→ **What to do**: What you output must match, exactly, the lines from the start of the records to the line containing "91家纺网 家纺一手货源 找家纺 梦莱斯 2025新款高克重牛奶绒刺绣四件套 星空灰", both ends kept and pictures excluded.

[[ Given data open ]]

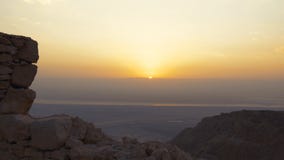 Ανατολή από την κορυφή του φρουρίου Masada στοκ εικόνα Ανατολή από την κορυφή του φρουρίου Masada στοκ εικόνα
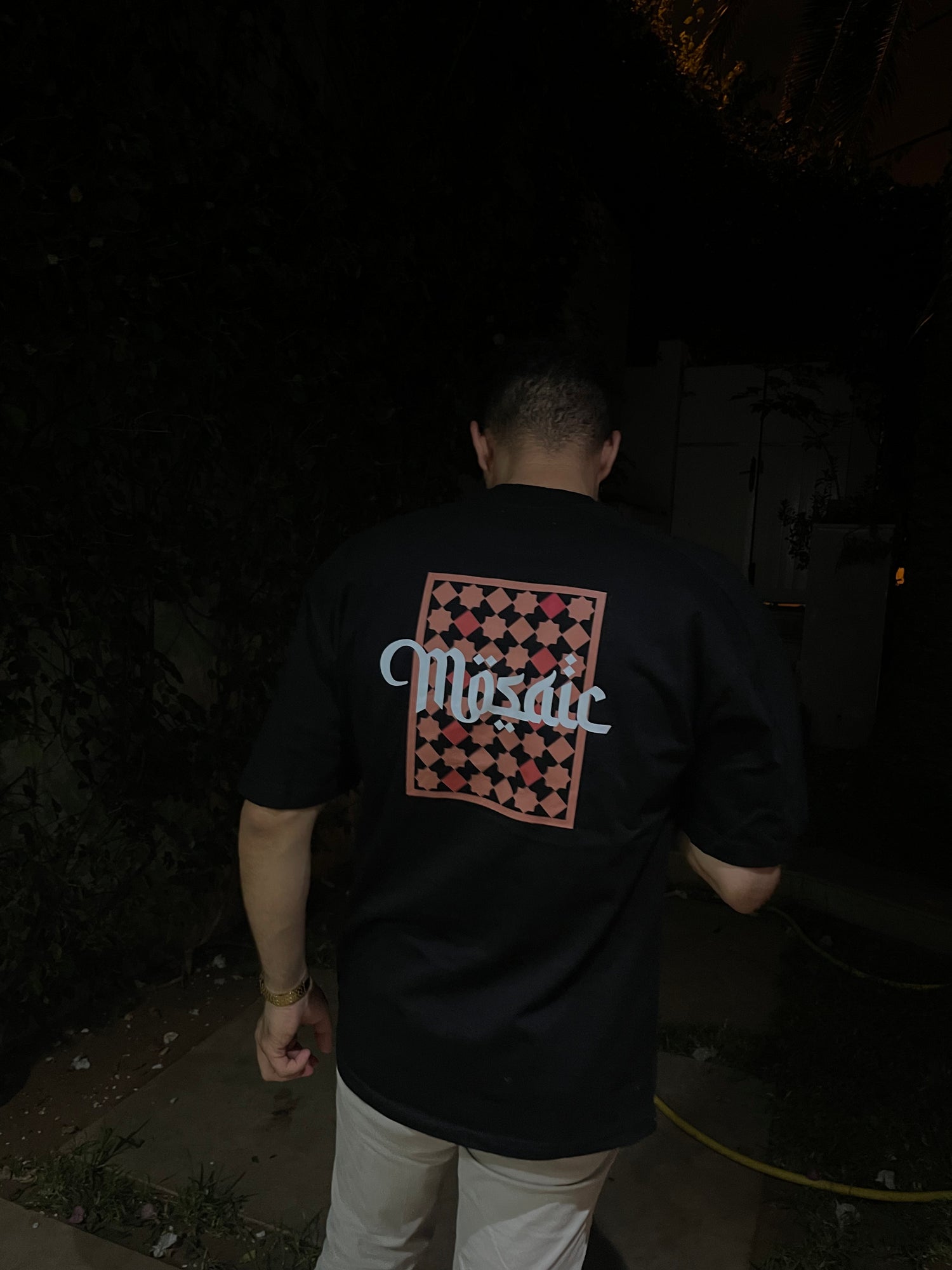 T-shirt porté dans une ambiance urbaine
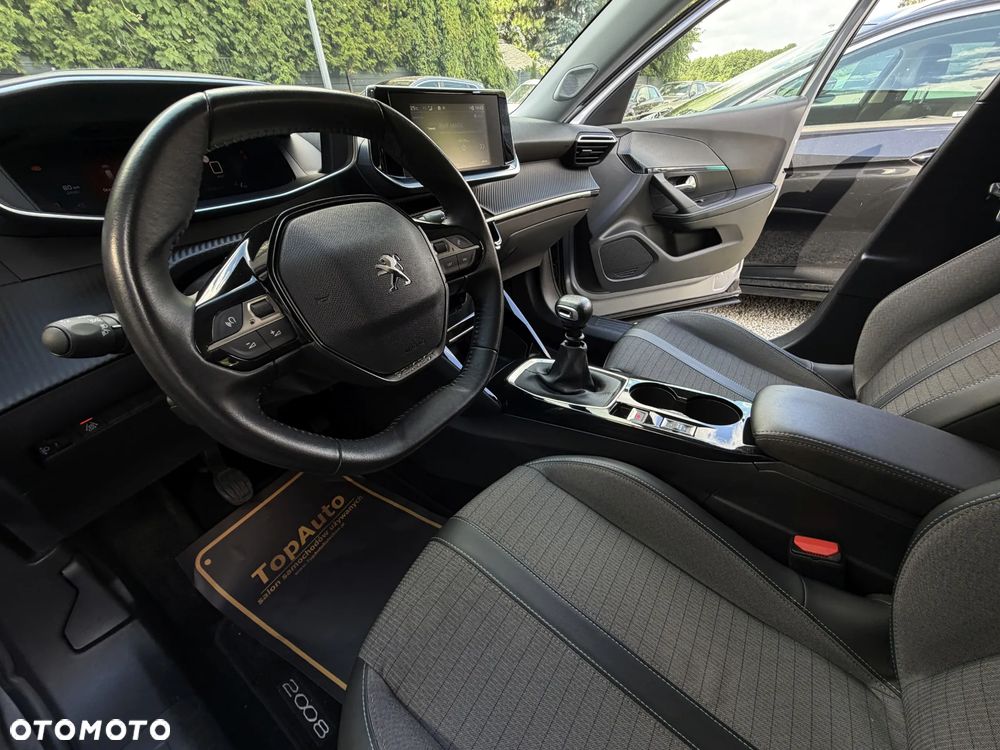 Peugeot 2008 1.2 PureTech Allure Pack S&S - 19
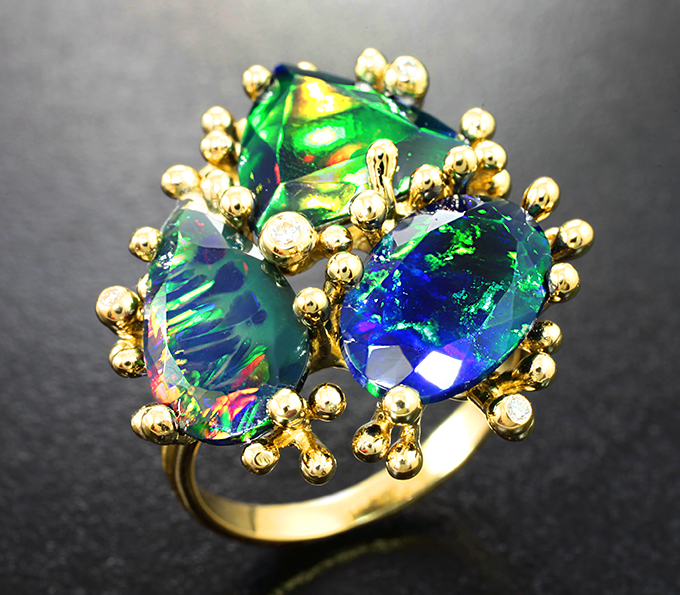 Золотое кольцо с яркими черными опалами различных огранок 5,03 карата и бриллиантами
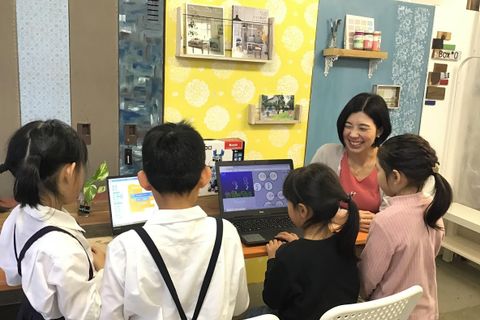 ママ先生による丁寧な指導 「学ぶって楽しいな！」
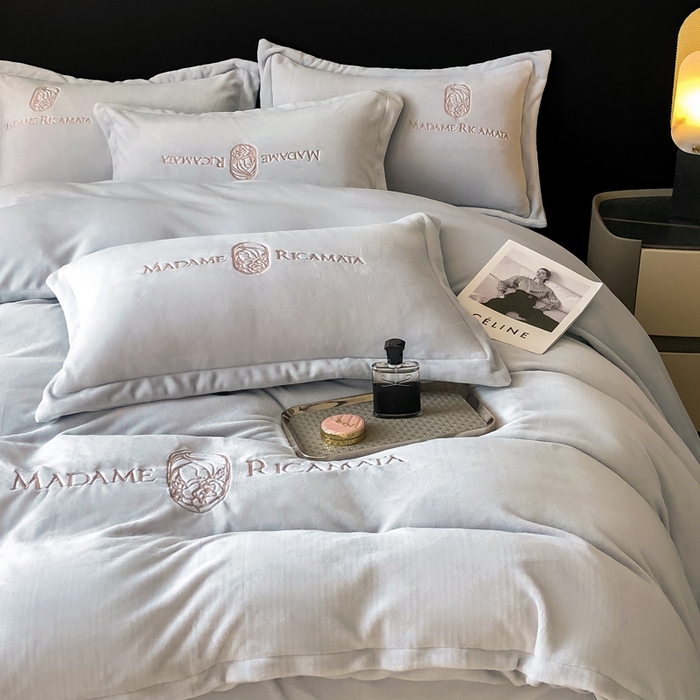 91家纺网 家纺一手货源 找家纺 梦莱斯 2025新款高克重牛奶绒刺绣四件套 星空灰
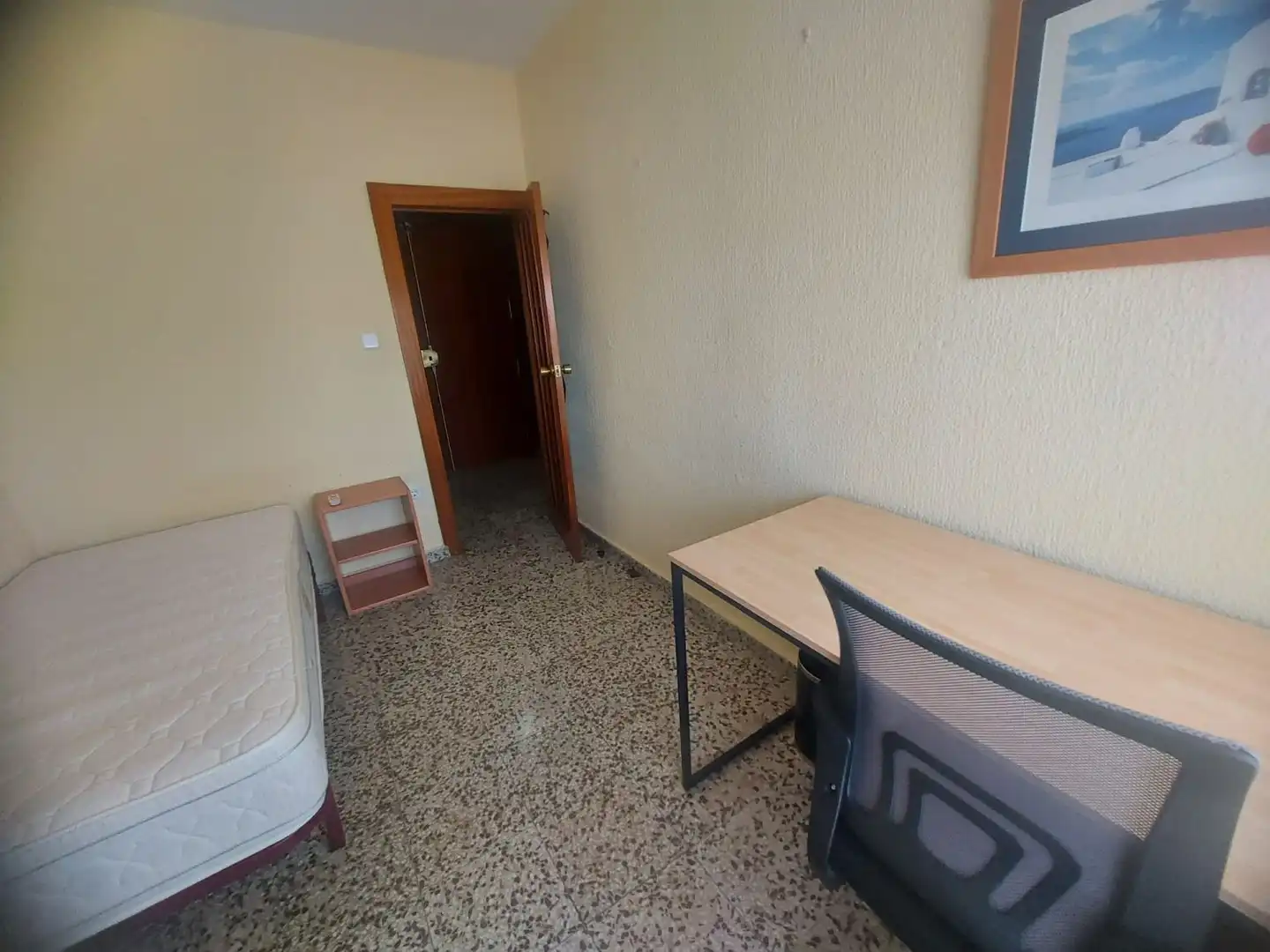 Dormitori de Pis de lloguer en Jaén amb Moblat i Balcó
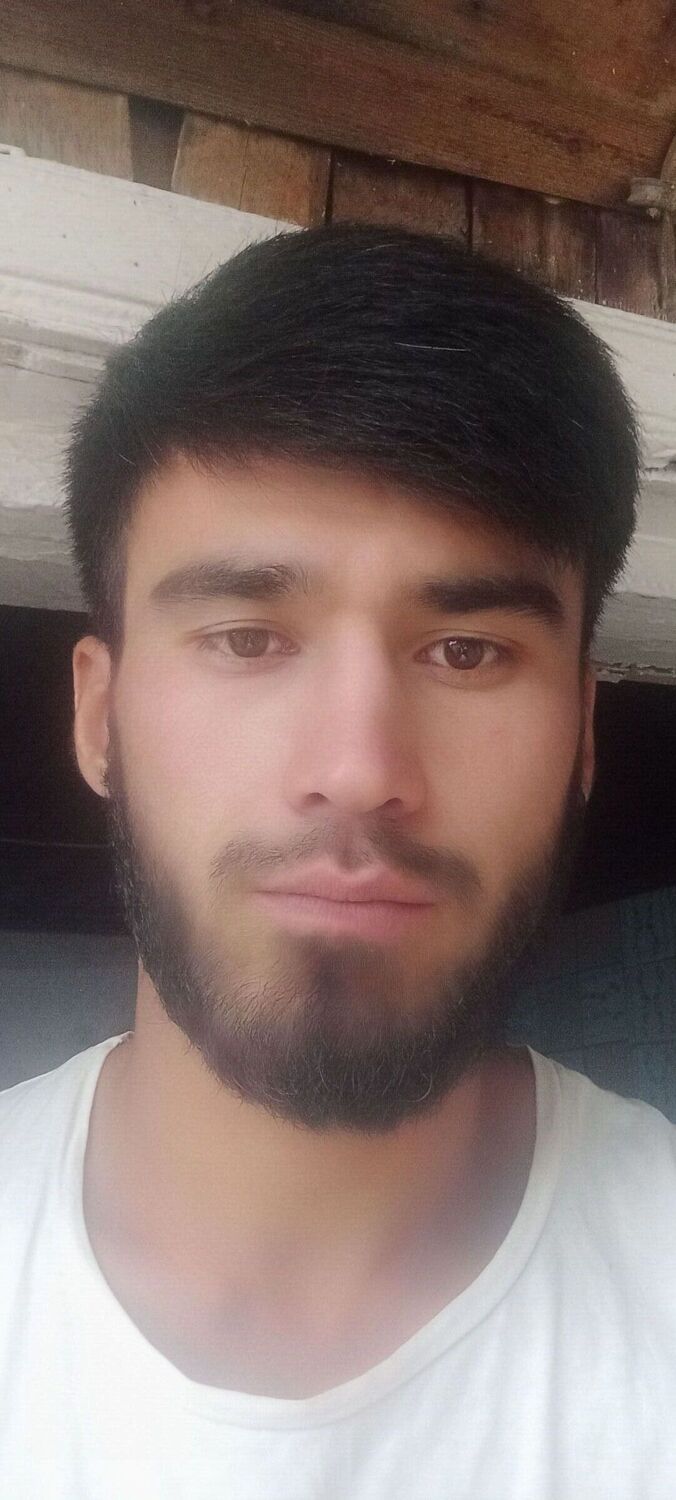  52701307  Majnunbek, 23 ,    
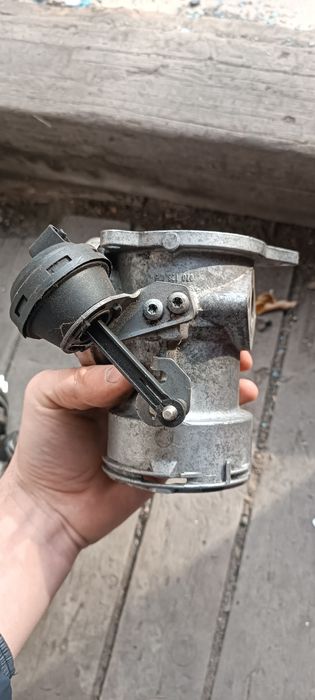 Продам запчасти на бус T5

[[ Given data closed ]]

→ **Task answer**:
 Ανατολή από την κορυφή του φρουρίου Masada στοκ εικόνα Ανατολή από την κορυφή του φρουρίου Masada στοκ εικόνα
 T-shirt porté dans une ambiance urbaine
 Peugeot 2008 1.2 PureTech Allure Pack S&S - 19
 Золотое кольцо с яркими черными опалами различных огранок 5,03 карата и бриллиантами
 ママ先生による丁寧な指導 「学ぶって楽しいな！」
 91家纺网 家纺一手货源 找家纺 梦莱斯 2025新款高克重牛奶绒刺绣四件套 星空灰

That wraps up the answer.